This class implements a statistical filter that uses 'windowed' averages. There are several statistical filters implemented as classes. These classes are templates; the template parameter should be a float (probably double); it is used to construct gnsstk::Stats<T>, gnsstk::TwoSampleStats<T> and gnsstk::SeqStats<T>, which are fundamental to these algorithms. All the filters look for outliers and discontinuities (slips) in a timeseries. The first difference filter analyses the simple first difference of the data. The window filter uses a 2-pane sliding window centered on the data point in question; statistics on the data in each to the 2 panes are computed and used in the analysis. The window filter uses 1- and 2-sample statistics in Stats.hpp, along with a wrapper class (StatsFilterBase, this module) that provides a single interface for the two statistics, allowing WindowFilter::filter() to use either type of filter interchangably. Two-sample stats are used when an xdata array ("time") is given along with the data array; this is appropriate for data that has systematic "time" dependence. One-sample stats are used when the data is ~constant; in this case the xdata can be given as well but will be used only in dump(). All the filters have a getStats(FilterHit) function that computes statistics on the filter quantities (NOT the data) over the interval covered by the event, and stores them in the FilterHit. These stats are slightly different for the two filters; WindowFilter::getStats computes min, max, median and mad of sigma = rms(sig of future and past), but not including points within one width of the endpoints (avoids the bump in sigma due to slip(s) at the segment boundaries).

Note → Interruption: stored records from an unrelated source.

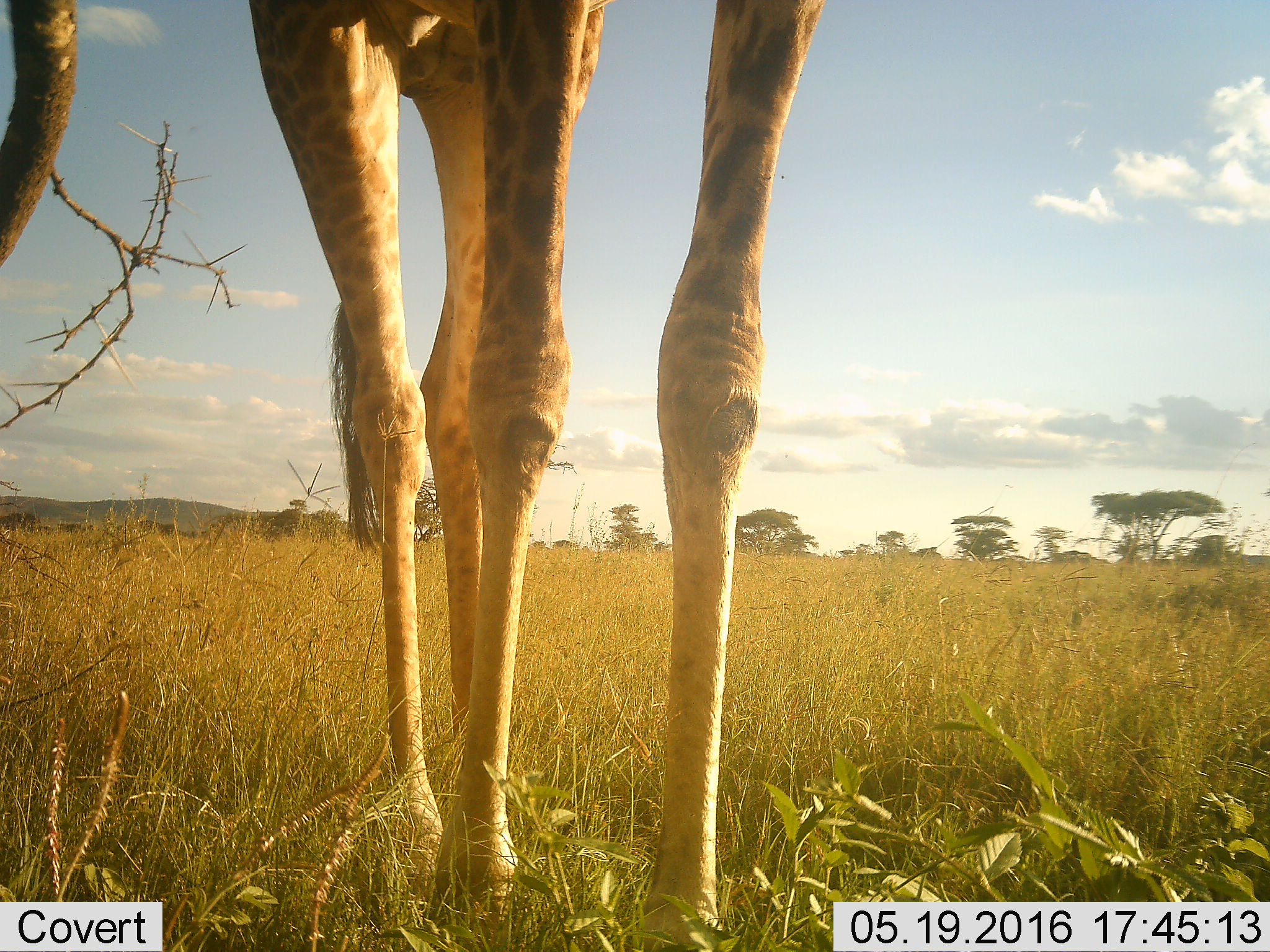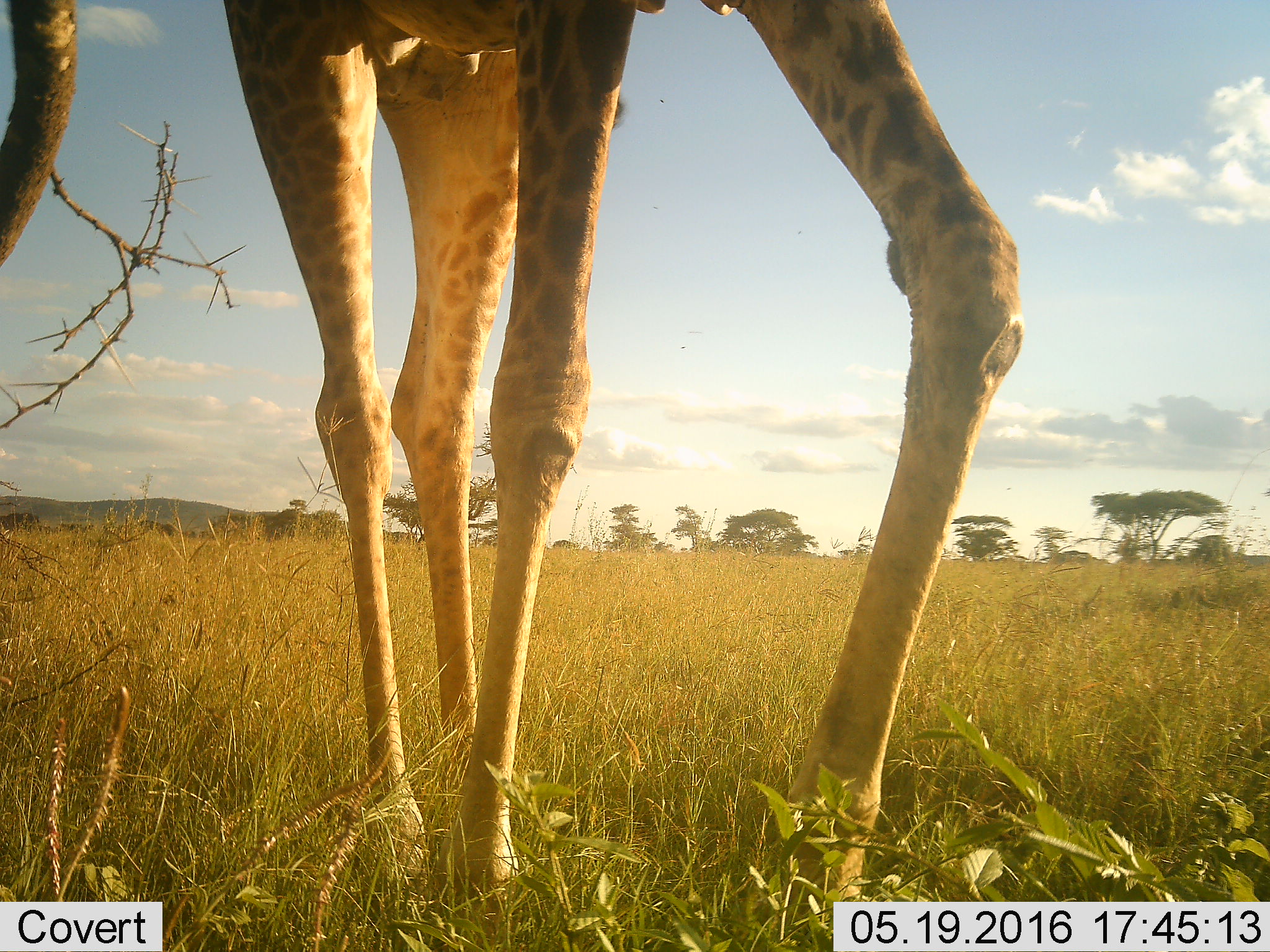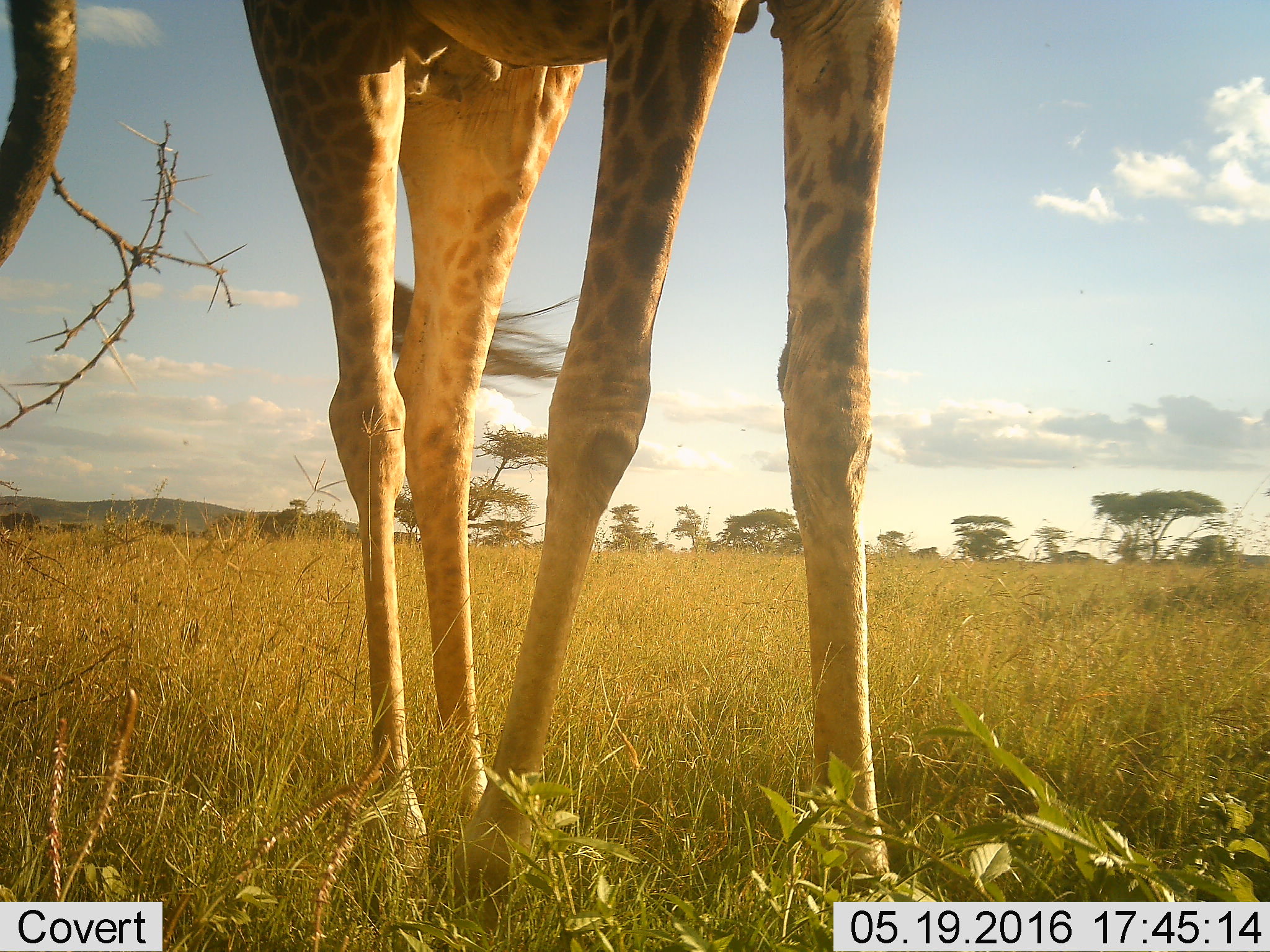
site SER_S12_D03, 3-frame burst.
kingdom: Animalia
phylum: Chordata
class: Mammalia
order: Artiodactyla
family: Giraffidae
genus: Giraffa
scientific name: Giraffa camelopardalis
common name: giraffe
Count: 1.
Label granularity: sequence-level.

The structure of these filters allows the caller to call filters repeatedly, and to call different filters, on the same dataset, because none of the filters modify the data array(s) in any way. The arrays are passed as constant references to the constructor. The xdata reference must be provided, but it may be empty (except for the window filter if two sample statistics are to be used). If xdata is not empty, values of xdata are included in the dump() output. Similarly, an integer vector of flags is also passed to the constructor (also as a const reference), and it may be empty. If it is not empty, flag[i] != 0 causes the data at index i to be ignored by the filters. The arrays data, xdata and flags must always be parallel, and xdata and flags cannot be shorter than data unless they are empty (when they are ignored). The filter() function has optional input of the starting index and the number of points to process, so that segments of the data (and xdata and flags) array(s) can be processed in the filters. These features allow the user to, for example, call a filter, mark data in the flags array (e.g. outliers) and then filter again. If a slip is found, the caller can then filter the data again but starting at the slip, or filter only the segment of data before the slip [using filter(index, npts)]. NB the caller must construct a new filter at each call - if you declare a Filter object, run filter(), then use the results to modify flags[] and try to call filter() again, it does not see the changes to flags[]. Instead you need to call the constructor again.
Definition in file WindowFilter.hpp.